Friday, July 17, 2015

ArchivesSpace + BlackLight = ArcLight

We've mentioned elsewhere on this blog that as part of our Mellon-funded Archivematica-ArchiveSpace-DSpace Workflow Integration project, we are exploring other community initiatives (such as ArcLight) to identify possible synergies and integration points with our endeavors. We also mentioned in a post on what ArchivesSpace isn't that we are contributing to (and very excited!) about the ArcLight project out of Stanford. Well, we thought it was time to stop being coy and get on with it. This is a post on ArcLight--what it is, what it isn't, what's next, and how we've contributed to it so far!

Arclight


Taken straight from their website, ArcLight is "an effort to build a Hydra/Blacklight-based environment to support discovery (and digital delivery) of information in archives, initiated by Stanford University Libraries."

Objectives


ArcLight has three preliminary objectives:
  1. It will support discovery of physical and digital objects, including finding aids described using Encoded Archival Description (EAD) and, for the latter, presentation and delivery of digital materials. 
  2. It will be compatible with Hydra and ArchivesSpace. 
  3. It will be developed, enhanced and maintained by the Hydra/Blacklight community.

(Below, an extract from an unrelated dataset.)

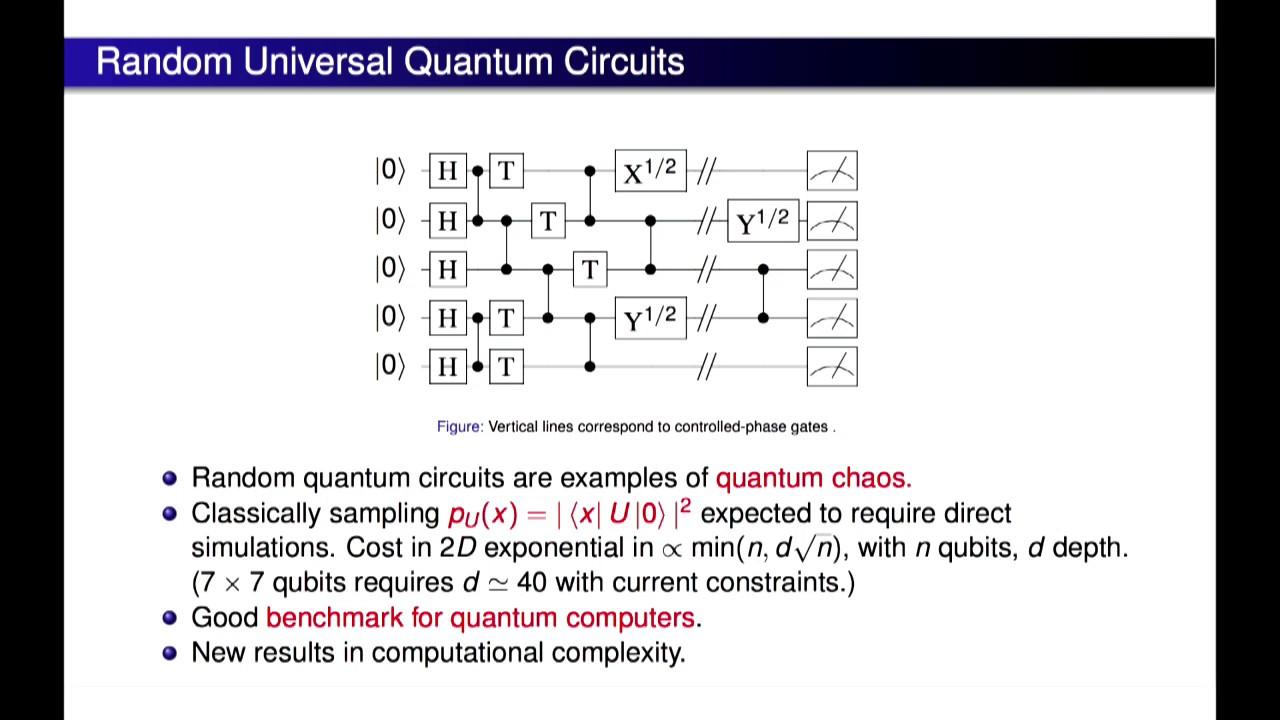 Sergio boixo characterizing quantum supremacy in near term devices sergio boixo characterizing quantum supremacy in near term devices youtube ccuart Gallery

With regard to the first objective, we try to support discovery of physical and digital objects, but, as with many things, we could always to it better. We got especially excited about the fact that ArcLight hopes to support presentation and delivery of digital materials. Currently, our users have to jump back-and-forth between the system we use to display EADs and the system we use to provide access to our born-digital and digitized collections (and on top of that in order to actually look at those digital objects, end users have to download them) so this would be a major improvement!

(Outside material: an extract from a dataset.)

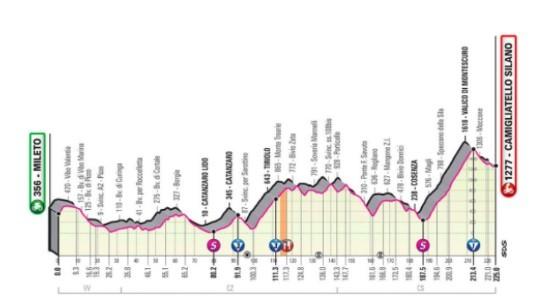 Así será la quinta jornada del Giro de Italia entre Mileto y...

With regard to the second objective, compatibility with Hydra and ArchivesSpace is exactly what we need (although not necessarily in that order). We'll be going live with ArchivesSpace (fingers crossed!) sometime between now and March 31st, 2016, and, as part of a MLibrary-wide effort we'll be moving to a Hydra-based implementation of Deep Blue in the "medium-term" (two to three years). In case you don't know the back story on that latter point, shortly after the grant was awarded, MLibrary decided to adopt Hydra as a repository platform. In light of this development, we hope to fulfill grant requirements by integrating DSpace into the workflow, but will give care to ensure that solutions for sharing data and metadata between systems will also be appropriate in a Hydra environment (and, in general, repository agnostic).

We're also excited about the fact that ArcLight could be integrated with ArchivesSpace. The process now to add or update EADs in our online display is rather cumbersome, involving at least three versions of a finding aid, two versions of the EAD, and up to four people (including one that's doesn't even work at the Bentley!) to get them up and make them live. Integration with ArchivesSpace would cut all of those numbers down to one.

Finally, with regard to the third objective, we're interested in something that is developed by the Hydra/Blacklight community for the same reason we're interested in something that is developed by the Archivematica, ArchiveSpace or DSpace community: the community.

ArcLight Design Process


If you're interested in the ArcLight design process, you can read more about it here. In short, it consists of three stages:

Discovery >>> Information Architecture >>> Interaction & Visual Design (and Development)

The second phase of "Discovery," which kicked off their user-centered design process to produce documentation to guide development, and which we have been contributing to, is just now coming to a close.  Stanford hopes to start the actual development of ArcLight by 2016, and I for one can't wait to see what happens!

What It Isn't


Needless to say, we got very excited about all the things that ArcLight might be. But before I go any further, I need to be upfront about three very important things that ArcLight is not:

  1. It isn't the novel.
  2. It isn't the comic.
  3. It isn't the album.


Three of the things that ArcLight is not. [1] [2] [3]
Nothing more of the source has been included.